Pero la parte divertida de ente señor era que no sólo le importaba un carajo lo que le pudiera pasar a sus pulmones. También pasaba enormemente de los pulmones de otros animales: De hecho, fue quien ideo lo de meter canarios en las minas para avisar a los trabajadores del exceso de monóxido de carbono mediante el método de comprobar que el bicho había estirado la pata porque, bueno: que le den por culo a los canarios, que no sirven para hacer videos adorables por internet como los gatitos.

Y si se hubiera parado ahí, todos tan contentos menos los de la protectora de animales. Pero eso no daría para un post en ente bloj. Scott también decidió que ponerse él mismo en constante riesgo de intoxicación no era suficiente, y que todo es mucho más divertido en compañía.

Así que regularmente utilizaba a su hijo.

El sutil método consistía en meterlo en una mina llena de metano y otros gases inflamables y obligarle a recitar Shakespeare hasta que se desmayaba y sin dejarle hacer ningún chiste de pedos, el muy cabrón.

Lo simpático es que el niño, J.B.S Haldane, llegó no sólo a ser un científico con un número anormal de iniciales en su nombre, sino que además continuó la tradición de su padre de varias maneras.

La primera, dejándose su buen bigotón:

La segunda, continuando los experimentos sobre la presión atmosférica en el cuerpo humano.

La tercera, dedicándose a la tradición familiar de experimentar consigo mismo porque, qué coño: las aficiones paternas marcan.
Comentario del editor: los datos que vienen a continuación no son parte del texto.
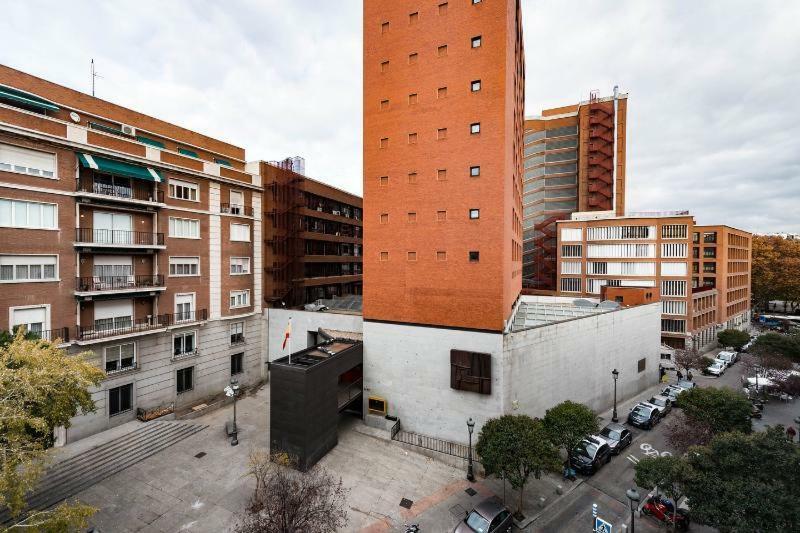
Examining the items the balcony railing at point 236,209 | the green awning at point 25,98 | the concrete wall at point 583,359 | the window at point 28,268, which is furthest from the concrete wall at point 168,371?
the concrete wall at point 583,359

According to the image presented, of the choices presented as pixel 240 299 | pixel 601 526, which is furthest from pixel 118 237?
pixel 601 526

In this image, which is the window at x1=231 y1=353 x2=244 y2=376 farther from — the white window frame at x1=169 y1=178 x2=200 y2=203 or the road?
the road

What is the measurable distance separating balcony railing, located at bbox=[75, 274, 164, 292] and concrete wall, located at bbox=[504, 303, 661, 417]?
87.4 ft

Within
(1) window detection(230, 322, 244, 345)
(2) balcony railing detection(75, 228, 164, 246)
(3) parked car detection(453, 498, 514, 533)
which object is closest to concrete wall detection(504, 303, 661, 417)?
(3) parked car detection(453, 498, 514, 533)

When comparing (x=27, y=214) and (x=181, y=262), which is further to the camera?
(x=181, y=262)

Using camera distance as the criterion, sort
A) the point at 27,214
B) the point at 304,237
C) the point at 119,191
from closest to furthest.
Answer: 1. the point at 27,214
2. the point at 119,191
3. the point at 304,237

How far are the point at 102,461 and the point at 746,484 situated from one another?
32.2 m

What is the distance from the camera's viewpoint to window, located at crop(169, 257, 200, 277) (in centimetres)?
2761

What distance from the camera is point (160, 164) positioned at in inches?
1032

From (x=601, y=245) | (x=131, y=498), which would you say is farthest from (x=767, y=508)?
(x=601, y=245)

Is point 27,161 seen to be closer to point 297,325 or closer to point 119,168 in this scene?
point 119,168

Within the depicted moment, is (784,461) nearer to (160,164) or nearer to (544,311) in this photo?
(544,311)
Si, por ejemplo, a tu progenitor le gustan las sevillanas de Romero San Juan, tú sólo tienes dos opciones. O te conviertes en independentista andaluz o te tragas un litro de lejía como opción vital menos dolorosa.
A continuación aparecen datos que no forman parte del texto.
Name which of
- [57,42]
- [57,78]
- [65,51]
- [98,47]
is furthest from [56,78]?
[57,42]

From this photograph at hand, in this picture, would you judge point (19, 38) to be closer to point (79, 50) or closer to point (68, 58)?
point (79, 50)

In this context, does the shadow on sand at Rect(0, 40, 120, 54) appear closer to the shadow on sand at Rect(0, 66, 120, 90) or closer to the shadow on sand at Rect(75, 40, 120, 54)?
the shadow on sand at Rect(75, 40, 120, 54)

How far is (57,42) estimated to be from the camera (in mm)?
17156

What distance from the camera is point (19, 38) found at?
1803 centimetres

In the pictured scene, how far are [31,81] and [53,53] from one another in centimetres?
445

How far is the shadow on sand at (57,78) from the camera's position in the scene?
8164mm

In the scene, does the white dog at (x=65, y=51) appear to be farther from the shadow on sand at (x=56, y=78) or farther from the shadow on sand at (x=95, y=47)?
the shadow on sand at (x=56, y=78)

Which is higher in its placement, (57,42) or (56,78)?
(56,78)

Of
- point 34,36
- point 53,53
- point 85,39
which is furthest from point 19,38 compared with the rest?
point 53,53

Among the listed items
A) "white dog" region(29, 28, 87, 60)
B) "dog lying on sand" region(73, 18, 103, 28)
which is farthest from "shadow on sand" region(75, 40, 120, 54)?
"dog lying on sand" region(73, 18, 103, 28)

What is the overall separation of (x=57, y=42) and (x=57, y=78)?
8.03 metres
Así JBS (AKA Jack Big Scrotum), convencido Marxista guiado por la máxima vulcaniana del bien común, se dedicaba a meterse junto con varios colaboradores con idéntico respeto por su propio bienestar en cámaras de descompresión para comprobar los efectos en el cuerpo en condiciones extremas de presión. Porque ¿para qué pasar tu tiempo libre jugando al Skyrim cuando puedes divertirte mucho más sufriendo convulsiones resultantes en un vértebra con más rajas que la cara de Ramón de Pitis?

Claro que todas esas lecciones le daban igual a Jack. Parálisis parcial por daños en la columna, colapsos pulmonares… llegó a un punto en la vida en el que seguro que, más que andar, utilizaba sus cojones como pelotas saltarinas. Porque pocos científicos han molado más que JBS. Sobre todo después de que, tras perforarse varias veces los tímpanos en aras del bien común, soltara una de sus frases inmortales (no tan famosa como su “Sospecho que el universo no sólo es más extraño de lo que suponemos, sino más extraño de lo que PODEMOS suponer”, pero mucho más acojonante):

El tímpano generalmente se cura; y si de todas maneras queda un agujero en él, aunque uno se queda un tanto sordo, puede sin embargo expulsar humo del tabaco por la oreja en cuestión, lo cual es todo un logro social”.

Amor por la ¡ciencia! y por entretener a las amistades. Está claro que con solo esta frase, Jack Haldone se habría ganado un papel protagonista en “The Expendables 3”, demostrando al mismo tiempo que sin duda era tan la hostia que podía inseminarse a sí mismo mientras le metía un dedo por el culo a Chuck Norris.